Available data:

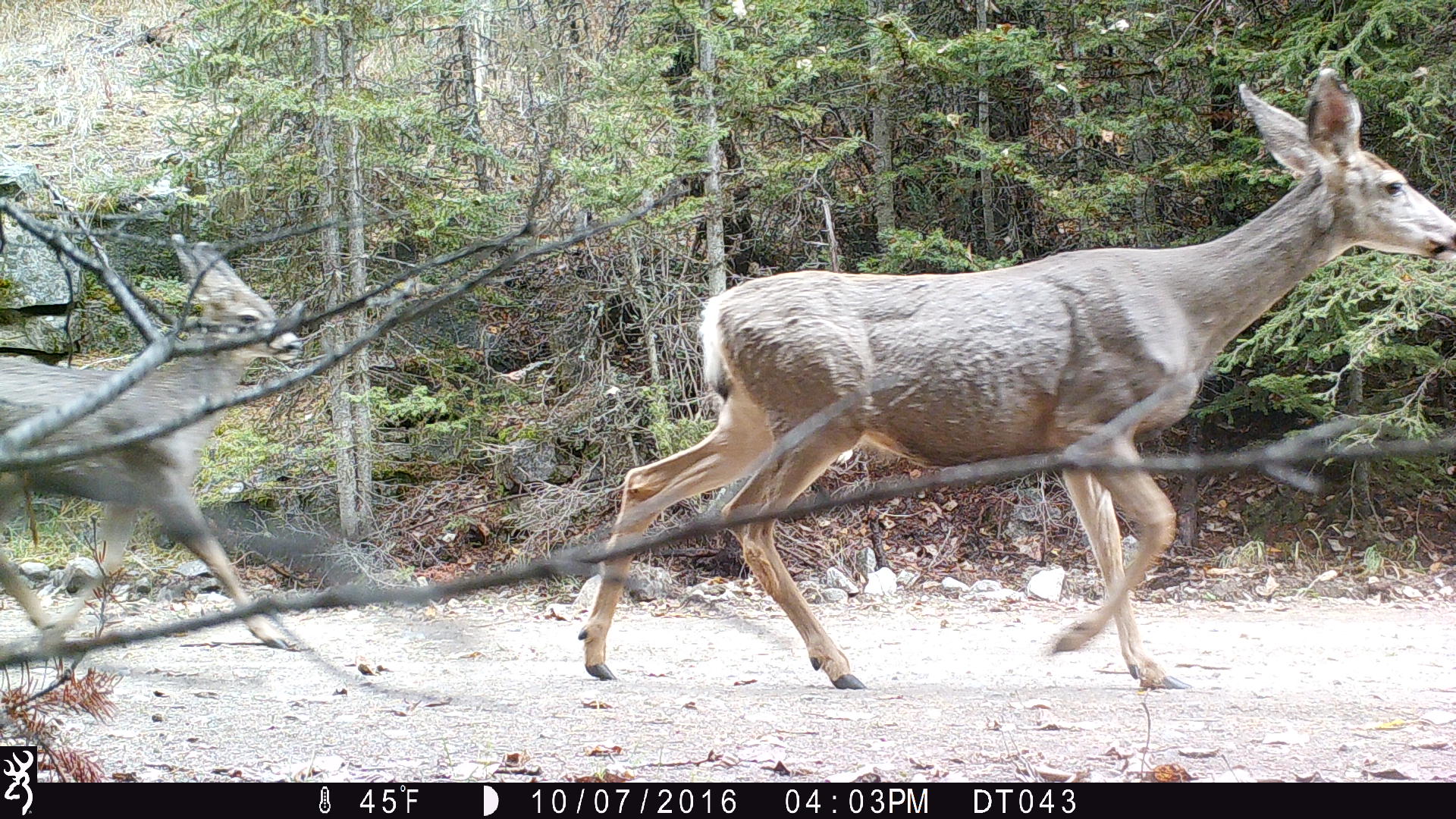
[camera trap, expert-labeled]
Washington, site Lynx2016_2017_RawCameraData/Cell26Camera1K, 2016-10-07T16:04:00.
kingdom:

Problem statement:
The result should be a verbatim copy of the data, free of pictures.

Task result:
[camera trap, expert-labeled]
Washington, site Lynx2016_2017_RawCameraData/Cell26Camera1K, 2016-10-07T16:04:00.
kingdom:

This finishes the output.